Data in this exercise ▸

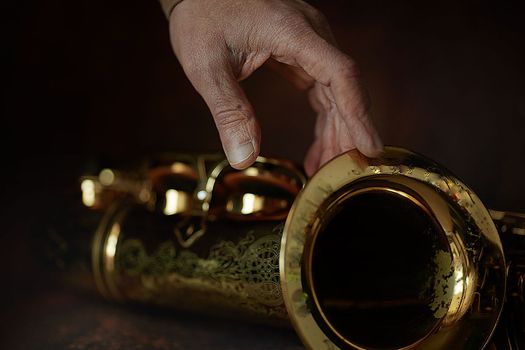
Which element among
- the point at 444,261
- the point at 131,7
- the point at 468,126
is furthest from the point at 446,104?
the point at 131,7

Brief ▸ Set down every line of the records above word for word, leaving out the pictures.

Response ▸
Which element among
- the point at 444,261
- the point at 131,7
- the point at 468,126
is furthest from the point at 446,104?
the point at 131,7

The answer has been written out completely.